Required task:
In the listing below, lay out the stretch from the line containing "What is the extent" through the line containing "15135 millimetres" as a numbered list, omitting blank lines.

Collection entries
------

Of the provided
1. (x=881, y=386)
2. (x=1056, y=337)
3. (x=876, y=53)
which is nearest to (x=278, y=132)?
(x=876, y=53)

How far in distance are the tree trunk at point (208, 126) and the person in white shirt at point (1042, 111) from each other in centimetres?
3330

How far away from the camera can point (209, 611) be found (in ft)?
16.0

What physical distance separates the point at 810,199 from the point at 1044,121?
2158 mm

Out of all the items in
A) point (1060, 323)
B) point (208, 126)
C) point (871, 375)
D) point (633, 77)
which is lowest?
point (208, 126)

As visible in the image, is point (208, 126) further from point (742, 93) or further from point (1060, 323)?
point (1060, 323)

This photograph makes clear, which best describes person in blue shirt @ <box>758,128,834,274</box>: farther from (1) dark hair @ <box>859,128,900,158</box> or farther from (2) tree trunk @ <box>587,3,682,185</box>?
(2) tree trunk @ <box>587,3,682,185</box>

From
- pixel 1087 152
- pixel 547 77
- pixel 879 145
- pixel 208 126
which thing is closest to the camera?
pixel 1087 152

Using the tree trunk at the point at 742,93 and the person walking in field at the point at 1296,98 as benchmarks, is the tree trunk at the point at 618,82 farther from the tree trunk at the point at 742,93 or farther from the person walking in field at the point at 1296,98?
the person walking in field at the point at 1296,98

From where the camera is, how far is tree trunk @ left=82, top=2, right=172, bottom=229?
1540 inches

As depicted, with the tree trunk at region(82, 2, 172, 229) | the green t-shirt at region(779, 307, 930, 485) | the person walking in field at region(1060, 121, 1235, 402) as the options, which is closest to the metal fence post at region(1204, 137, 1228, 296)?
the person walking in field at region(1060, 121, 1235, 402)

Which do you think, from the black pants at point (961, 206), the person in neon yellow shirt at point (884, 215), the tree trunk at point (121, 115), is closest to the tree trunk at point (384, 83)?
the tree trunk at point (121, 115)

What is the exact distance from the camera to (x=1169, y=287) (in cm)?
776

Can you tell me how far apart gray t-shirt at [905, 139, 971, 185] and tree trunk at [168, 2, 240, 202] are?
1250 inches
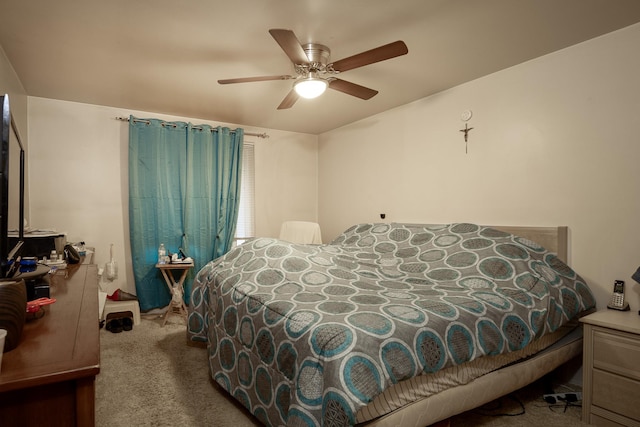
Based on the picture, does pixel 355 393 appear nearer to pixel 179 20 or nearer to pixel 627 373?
pixel 627 373

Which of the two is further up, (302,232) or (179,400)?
(302,232)

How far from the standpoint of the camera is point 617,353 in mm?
1955

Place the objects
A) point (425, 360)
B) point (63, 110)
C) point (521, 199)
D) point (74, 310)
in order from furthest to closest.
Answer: point (63, 110), point (521, 199), point (425, 360), point (74, 310)

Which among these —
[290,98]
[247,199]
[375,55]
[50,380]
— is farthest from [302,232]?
[50,380]

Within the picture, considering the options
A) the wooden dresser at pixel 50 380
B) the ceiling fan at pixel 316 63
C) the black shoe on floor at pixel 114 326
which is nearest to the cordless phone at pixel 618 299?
the ceiling fan at pixel 316 63

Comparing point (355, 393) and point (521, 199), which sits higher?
point (521, 199)

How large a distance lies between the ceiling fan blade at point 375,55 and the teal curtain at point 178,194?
7.86 feet

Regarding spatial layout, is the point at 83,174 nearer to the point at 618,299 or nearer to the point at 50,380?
the point at 50,380

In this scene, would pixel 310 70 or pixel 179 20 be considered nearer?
pixel 179 20

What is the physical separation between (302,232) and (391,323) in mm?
2790

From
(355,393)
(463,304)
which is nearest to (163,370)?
(355,393)

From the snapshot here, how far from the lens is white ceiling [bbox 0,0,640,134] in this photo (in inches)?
79.5

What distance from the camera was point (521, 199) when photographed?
2.82 metres

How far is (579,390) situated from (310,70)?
2.86 meters
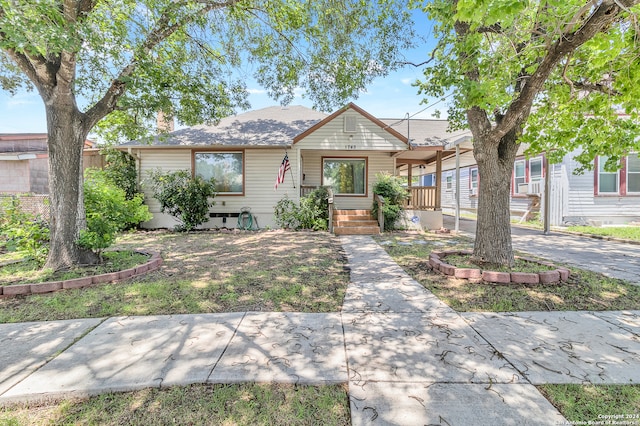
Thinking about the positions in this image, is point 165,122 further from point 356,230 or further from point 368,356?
point 368,356

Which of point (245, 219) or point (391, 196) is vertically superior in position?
point (391, 196)

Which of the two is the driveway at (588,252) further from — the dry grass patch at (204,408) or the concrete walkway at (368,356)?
the dry grass patch at (204,408)

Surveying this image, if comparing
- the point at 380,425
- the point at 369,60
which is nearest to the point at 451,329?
the point at 380,425

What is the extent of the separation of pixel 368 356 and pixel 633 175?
15.1 meters

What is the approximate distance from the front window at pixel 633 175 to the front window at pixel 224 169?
15135 millimetres

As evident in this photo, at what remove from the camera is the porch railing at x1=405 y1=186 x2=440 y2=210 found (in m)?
11.2

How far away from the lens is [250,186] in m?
11.3

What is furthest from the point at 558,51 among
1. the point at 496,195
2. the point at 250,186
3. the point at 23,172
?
the point at 23,172

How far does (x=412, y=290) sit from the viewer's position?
430 cm

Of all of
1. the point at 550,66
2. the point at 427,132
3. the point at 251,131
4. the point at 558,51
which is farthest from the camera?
the point at 427,132

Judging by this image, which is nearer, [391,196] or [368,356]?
[368,356]

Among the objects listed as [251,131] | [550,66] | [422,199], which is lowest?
[422,199]

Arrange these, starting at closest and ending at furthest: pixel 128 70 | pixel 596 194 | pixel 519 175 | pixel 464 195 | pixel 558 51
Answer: pixel 558 51 < pixel 128 70 < pixel 596 194 < pixel 519 175 < pixel 464 195

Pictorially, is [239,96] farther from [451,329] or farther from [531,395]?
[531,395]
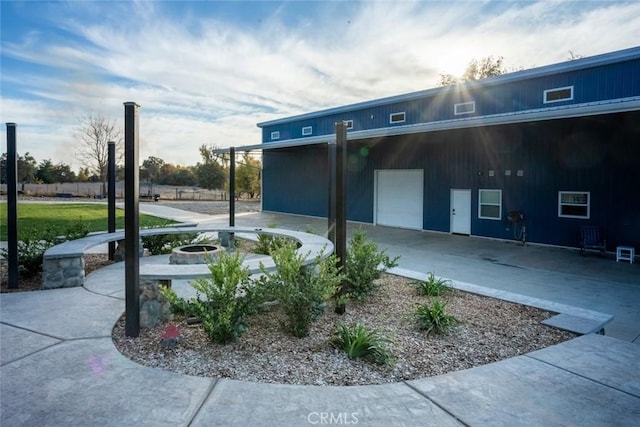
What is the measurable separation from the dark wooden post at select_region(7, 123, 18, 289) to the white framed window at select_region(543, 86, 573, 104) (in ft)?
40.3

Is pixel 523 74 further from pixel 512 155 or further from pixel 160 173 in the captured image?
pixel 160 173

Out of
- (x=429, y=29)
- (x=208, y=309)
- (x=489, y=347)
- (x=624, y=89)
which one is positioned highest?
(x=429, y=29)

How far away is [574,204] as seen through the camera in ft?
34.3

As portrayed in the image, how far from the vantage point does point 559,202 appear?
1069 cm

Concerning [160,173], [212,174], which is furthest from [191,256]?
[160,173]

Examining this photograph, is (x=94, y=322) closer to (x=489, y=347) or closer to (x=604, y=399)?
(x=489, y=347)

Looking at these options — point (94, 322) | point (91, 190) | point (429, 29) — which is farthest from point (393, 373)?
point (91, 190)

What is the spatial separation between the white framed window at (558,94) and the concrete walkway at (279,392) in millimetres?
9321

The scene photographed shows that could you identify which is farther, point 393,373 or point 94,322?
point 94,322

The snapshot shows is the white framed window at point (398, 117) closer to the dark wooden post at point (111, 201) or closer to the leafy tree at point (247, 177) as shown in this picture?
the dark wooden post at point (111, 201)

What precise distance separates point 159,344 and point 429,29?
794cm

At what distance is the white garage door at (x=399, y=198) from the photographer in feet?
46.7

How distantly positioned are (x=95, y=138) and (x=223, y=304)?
31809 mm

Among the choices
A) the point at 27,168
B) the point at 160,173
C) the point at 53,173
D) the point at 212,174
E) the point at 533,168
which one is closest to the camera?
the point at 533,168
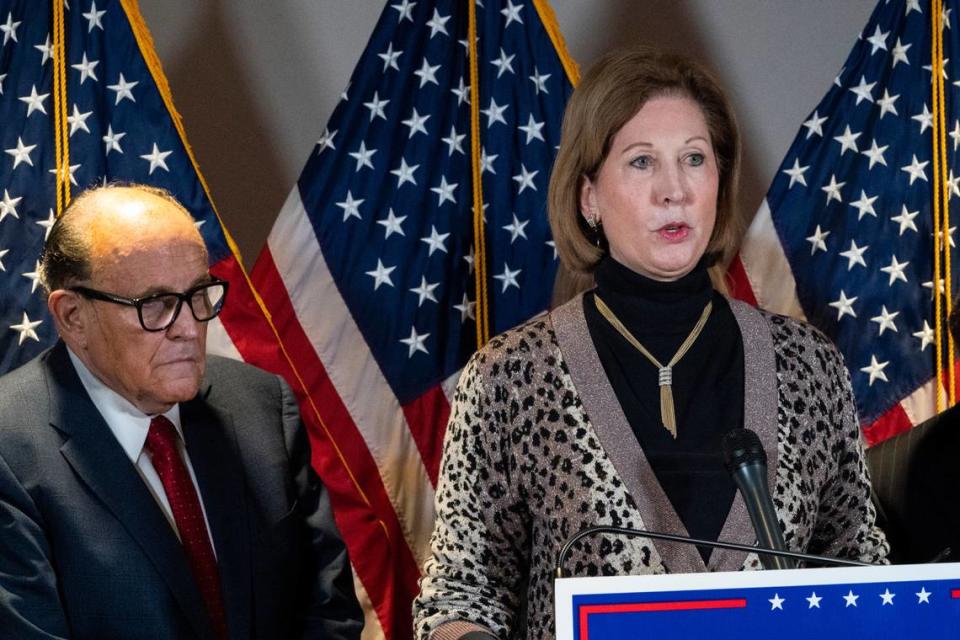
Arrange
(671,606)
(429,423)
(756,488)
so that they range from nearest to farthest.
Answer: (671,606), (756,488), (429,423)

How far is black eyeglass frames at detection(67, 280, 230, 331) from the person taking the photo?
79.7 inches

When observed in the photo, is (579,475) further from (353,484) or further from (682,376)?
(353,484)

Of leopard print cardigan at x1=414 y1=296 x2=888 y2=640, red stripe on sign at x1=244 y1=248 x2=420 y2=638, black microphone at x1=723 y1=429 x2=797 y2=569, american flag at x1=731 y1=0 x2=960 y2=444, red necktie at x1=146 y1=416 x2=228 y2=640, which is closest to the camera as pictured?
black microphone at x1=723 y1=429 x2=797 y2=569

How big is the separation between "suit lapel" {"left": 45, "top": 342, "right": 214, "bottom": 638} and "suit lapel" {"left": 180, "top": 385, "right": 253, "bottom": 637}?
0.06 metres

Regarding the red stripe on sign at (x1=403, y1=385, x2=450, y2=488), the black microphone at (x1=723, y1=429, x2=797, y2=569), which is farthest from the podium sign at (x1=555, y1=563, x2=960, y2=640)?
the red stripe on sign at (x1=403, y1=385, x2=450, y2=488)

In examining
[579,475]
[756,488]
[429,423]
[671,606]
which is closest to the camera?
[671,606]

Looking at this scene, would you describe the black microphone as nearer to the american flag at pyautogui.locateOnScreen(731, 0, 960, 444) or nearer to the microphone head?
the microphone head

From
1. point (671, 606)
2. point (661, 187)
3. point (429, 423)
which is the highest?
point (661, 187)

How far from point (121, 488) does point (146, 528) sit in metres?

------

The completed task:
1. What is the extent of the separation of pixel 368 356 and pixel 633 175?
2. 15.1 meters
3. What is the approximate distance from the front window at pixel 633 175 to the front window at pixel 224 169?
4. 15135 millimetres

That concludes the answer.